The Bangalow community has been vocal in sharing its views on what they wish to see in and around their club over the long term. 

Gaming, and the way it is operated is one important issue. Our proposed memorandum of understanding, which has been negotiated between the boards of both clubs and is close to finalisation, sees gaming extremely limited both in terms of the number of poker machines, and also the size and prominence of the floorspace allocated to poker machines. Location within the clubhouse is a point of consideration — the space will be well disguised and separated from other areas of the premises. 

The Bangalow Hotel has 19 poker machines in operation and entitlements for more. Hotels around the State are permitted to have up to 30 machines in operation.
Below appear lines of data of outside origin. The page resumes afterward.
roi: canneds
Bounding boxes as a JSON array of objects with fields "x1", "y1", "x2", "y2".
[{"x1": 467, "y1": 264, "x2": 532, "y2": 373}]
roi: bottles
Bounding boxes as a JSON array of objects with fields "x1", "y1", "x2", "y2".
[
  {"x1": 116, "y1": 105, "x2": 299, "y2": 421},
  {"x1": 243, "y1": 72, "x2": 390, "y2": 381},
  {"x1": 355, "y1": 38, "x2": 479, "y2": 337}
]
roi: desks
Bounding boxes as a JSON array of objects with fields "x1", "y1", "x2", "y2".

Profits from those machines are for private use by an owner and not required to be re-invested back into the community or facilities, however legislation requires Norths Collective and other similarly structured profit-for-purpose clubs across NSW to re-invest in venues and communities — we exist purely to run clubs for the people they serve. 

More than 53,000 people are employed by clubs across the State. At present, the Bangalow Bowlo provides direct employment opportunities for close to 30 local community members. The connection with suppliers sees this employment benefit increase even further. 

Norths Collective alone contributes toward $2 million annually in cash and in-kind support across the numerous communities it operates within. This level of support is far in excess of what they may be obligated to provide under the NSW ClubGRANTS scheme every year. 

We are proud of being able to offer the Bangalow Bowlo a viable pathway that will see the community club thrive for many years to come and not simply survive day-to-day at risk of closure with building issues and limited trading hours being a constant concern for management. 

As we have demonstrated elsewhere across many unique, diverse communities, we can help shape that future in a way that respects the proud traditions of the Club and the broader community. Our track record with partnerships of this kind speaks for itself. We have never amalgamated with a club, only to close it and sell off the assets. We have instead chosen to invest millions of dollars in all our venues over the past few years to make them more attractive, relevant, welcoming spaces for our members and local communities.